Tuesday, October 23, 2012
I have resisted rejoining Sam's Club for a long time. It wasn't that I didn't want to shop there at times but it kills me to pay $40 for the "Privilege" of shopping at a store. So, for the last couple of years I have used the "Take Advantage of Friends and Family" plan. Otherwise known as the "I'm-too-cheap-to-buy-a-membership-will-you-take-me" strategy.
When I went in the store to sign up, I was given the hard sell about upgrading my membership to some premium plan which cost $100. The main difference appeared to be you could then shop even more (starting at 7am as opposed to 10am) and an extended warranty plan on some items you purchase. If you pay $100 to shop somewhere you are going to have to buy a lot of stuff to make back the initial cost of membership.
Before I went to Sam's, I did a little grocery shopping and wrote down some prices so I could compare to prices at Sam's. First, Apple Market.

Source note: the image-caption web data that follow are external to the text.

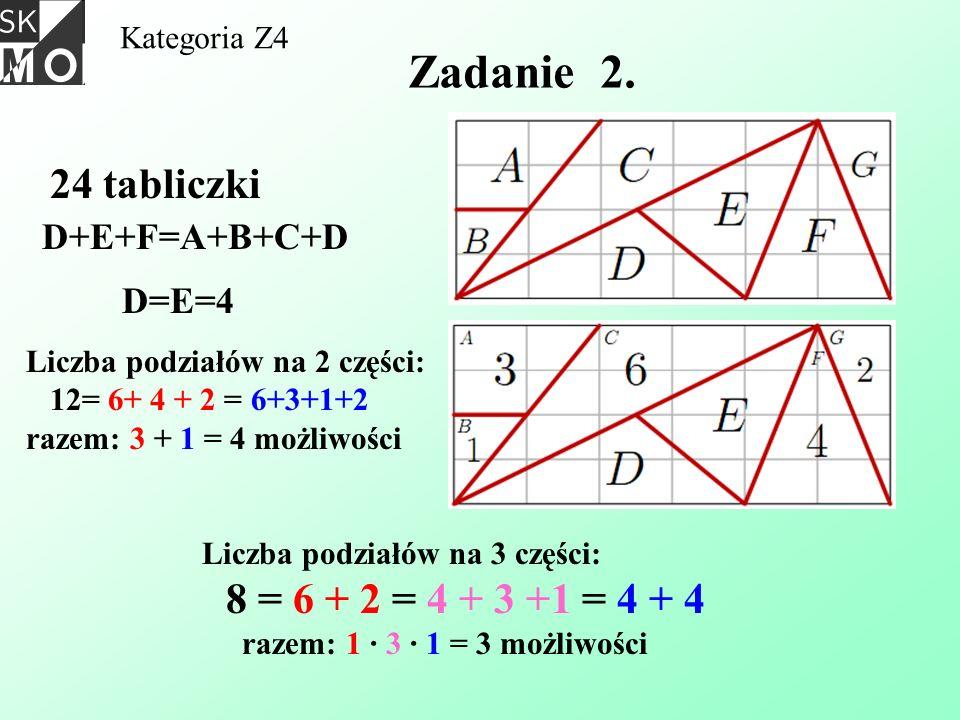 Kategoria Z4 Zadanie 2. 24 tabliczki D+E+F=A+B+C+D D=E=4 Liczba podziałów na 2 części: 12= 6+ 4 + 2 = 6+3+1+2 razem: 3 + 1 = 4 możliwości Liczba podzi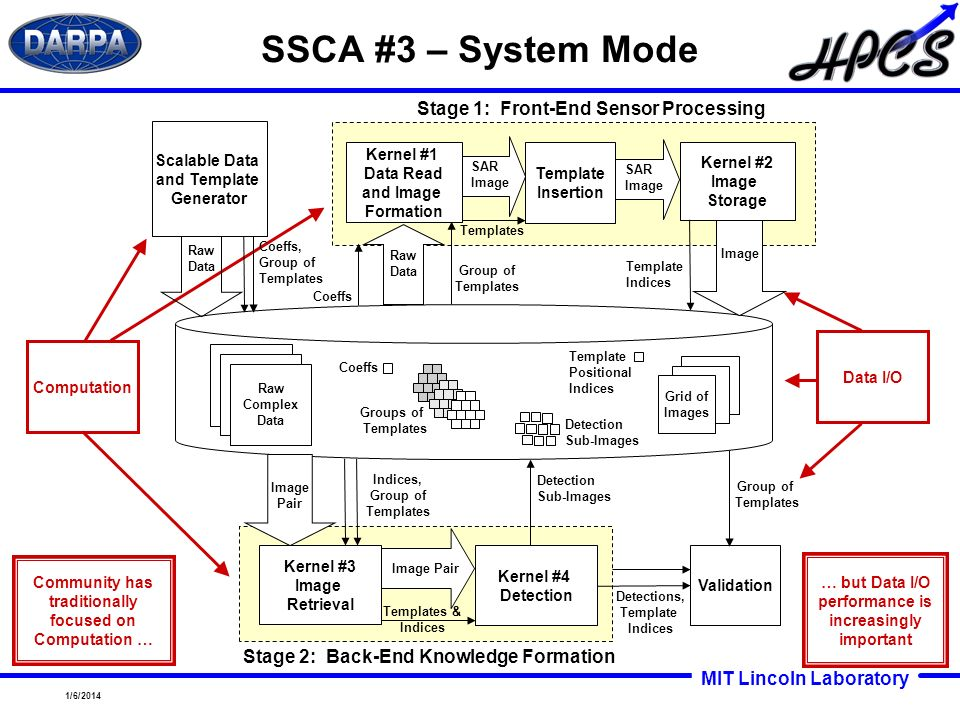 SSCA #3 – System Mode Stage 1: Front-End Sensor Processing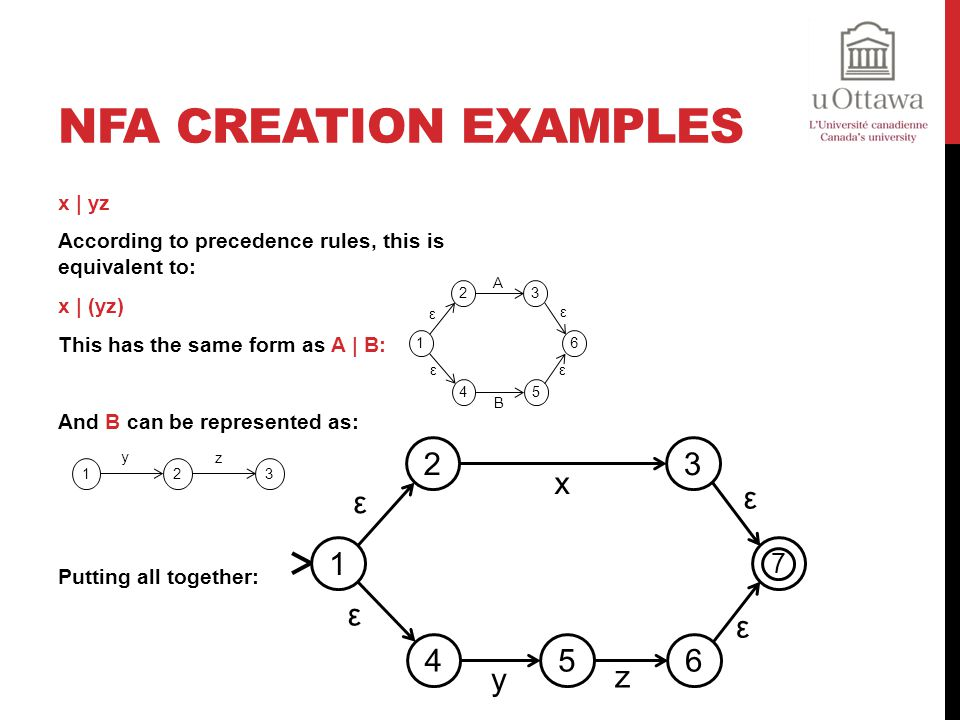 NFA Creation Examples y z 1 x 2 3 4 6 ε 5 7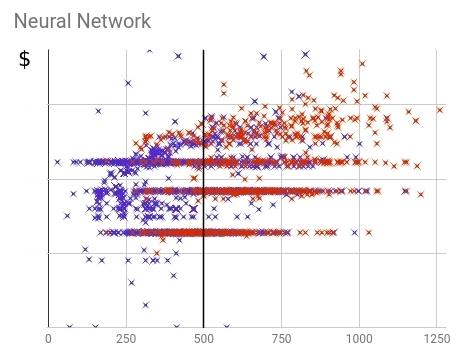 Распределение купивших (красных) и не купивших (синих) клиентов в рамках финальной нейронной скоринг-модели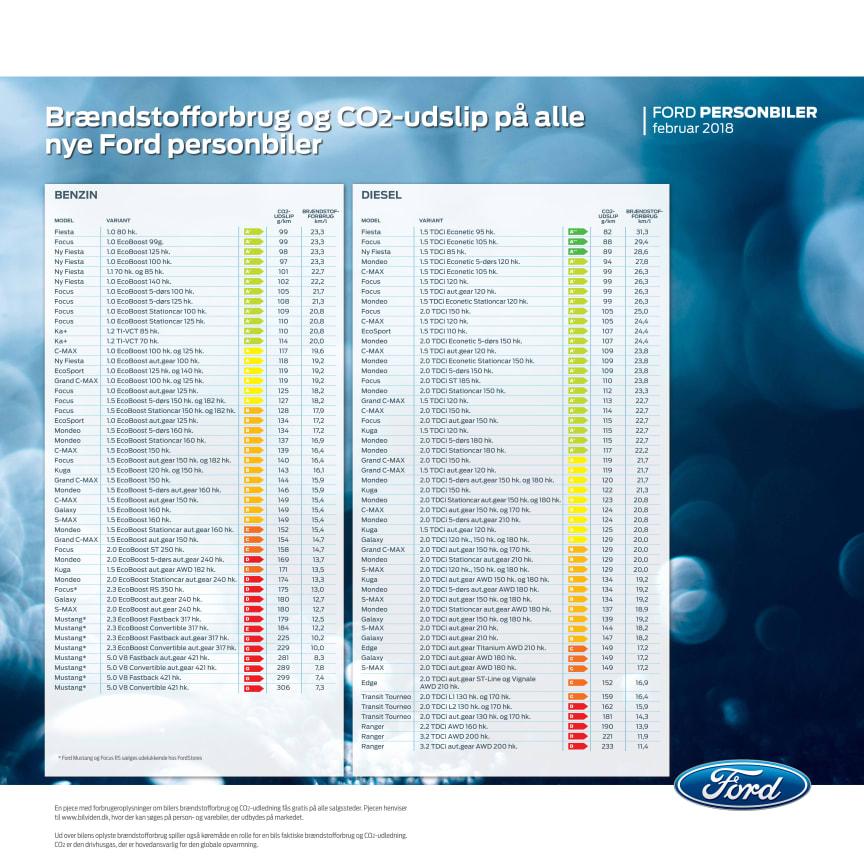 Brændstofforbrug og CO2-udslip på alle nye Ford-modeller
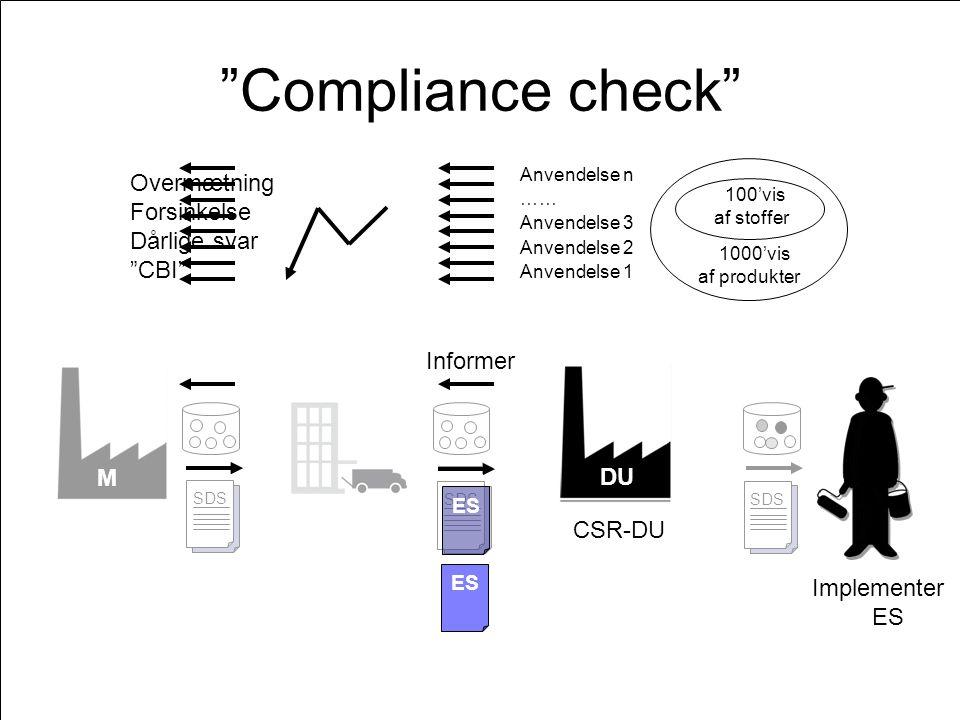 M DU ES SDS ES SDS ES SDS DU Compliance check ES DU Anvendelse 3 Anvendelse 2 Anvendelse 1 1000'vis af produkter 100'vis af stoffer …… Anvendelse n ES Overmætning Forsinkelse Dårlige svar CBI Implementer ES CSR-DU Informer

I personally didn't find a lot of great deals this week at any of the Topeka grocery stores. At Apple Market, they did have Tostito corn chips on sale for $1.98. I had some $1 off coupons which made each package 98 cents. Rotel tomatoes were 98 cents each so after doubled coupons, I paid 48 cents a can. Roberts dip and sour cream were 98 cents so after doubled coupon, were just 18 cents each. I finally used my rain check for the 98 cent package sausage which was on sale last week. I bought hamburger at $2.99 a pound (cheapest I have found in town) and lettuce for $1.29.
Then on to Aldi's. Aldi's has the cheapest old fashioned oatmeal I have been able to find at $2.19 for a large container (used in my granola). Strawberries were $1.69 a package. Raisins were $1.79 a package, avocados 49 cents each (about half Wal-Mart's price), tomatoes 99 cents a package and Apple Juice $1.49. Aldi's has the least expensive marshmallows for 89 cents a package, cookies just $1.19 (similar cookies at Wal-Mart cost $1.88) and vegetable oil for $2.49 ($2.98 at Wal-Mart). I am a very picky eater. I can tell no difference between these brands and the national brands. I estimate I saved about $9 buying these items at Aldi's as opposed to buying them at Dillon's or even Wal-Mart. The difference isn't in flavor, it's in how much the company is spending on marketing.
On to Sam's Club....
I found a few items which were less expensive at Sam's. The Kaiser rolls were $1.87 for 12 buns. The snap peas were $3.47. A much smaller package normally sells for about $2.99 at other stores. Whole milk was $3.14 a gallon. Milk is selling for $3.50-$3.75 (was $3.37 at Wal-Mart on same day). However, milk is often on sale at other stores for around a dollar for half a gallon. When on sale, milk prices will be significantly lower than Sam's price. When not on sale, buy at Sam's.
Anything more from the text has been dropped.